Time Complexity: Writing to a hardware register
O(n)
0
0
Writing to a hardware register in Embedded C - Time & Space Complexity
Understanding Time Complexity
When writing to a hardware register, it's important to know how the time needed changes as the program runs.
We want to see how the number of write operations grows with the input size.
Scenario Under Consideration
Analyze the time complexity of the following code snippet.
volatile uint32_t *REG = (volatile uint32_t *)0x40021000;
void write_values(uint32_t *values, int n) {
for (int i = 0; i < n; i++) {
*REG = values[i];
}
}
This code writes each value from an array to a hardware register one by one.

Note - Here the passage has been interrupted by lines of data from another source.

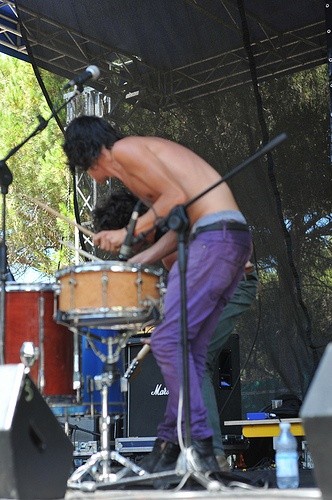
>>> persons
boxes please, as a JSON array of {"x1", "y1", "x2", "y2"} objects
[
  {"x1": 139, "y1": 211, "x2": 258, "y2": 470},
  {"x1": 63, "y1": 116, "x2": 253, "y2": 474}
]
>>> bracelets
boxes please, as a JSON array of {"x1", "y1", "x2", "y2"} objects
[{"x1": 125, "y1": 225, "x2": 136, "y2": 238}]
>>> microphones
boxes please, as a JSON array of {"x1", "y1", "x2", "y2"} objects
[
  {"x1": 119, "y1": 203, "x2": 141, "y2": 262},
  {"x1": 62, "y1": 65, "x2": 100, "y2": 90}
]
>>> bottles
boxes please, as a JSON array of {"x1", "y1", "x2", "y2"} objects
[{"x1": 275, "y1": 423, "x2": 298, "y2": 489}]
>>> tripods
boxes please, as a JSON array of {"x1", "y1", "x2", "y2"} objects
[{"x1": 67, "y1": 131, "x2": 288, "y2": 492}]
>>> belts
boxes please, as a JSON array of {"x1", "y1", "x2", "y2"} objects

Identify Repeating Operations
Identify the loops, recursion, array traversals that repeat.
- Primary operation: Writing a value to the hardware register inside the loop.
- How many times: Exactly once for each element in the input array, so n times.
How Execution Grows With Input
Each new value in the input array causes one write operation to the register.
| Input Size (n) | Approx. Operations |
|---|---|
| 10 | 10 writes |
| 100 | 100 writes |
| 1000 | 1000 writes |
Pattern observation: The number of writes grows directly with the number of input values.
Final Time Complexity
Time Complexity: O(n)
This means the time to complete writing grows in direct proportion to the number of values.
Common Mistake
[X] Wrong: "Writing to a hardware register is always constant time no matter how many values."
[OK] Correct: Each write operation takes time, so writing multiple values adds up linearly.
Interview Connect
Understanding how loops affect time helps you explain how embedded code interacts with hardware efficiently.
Self-Check
"What if we added a nested loop writing the same values multiple times? How would the time complexity change?"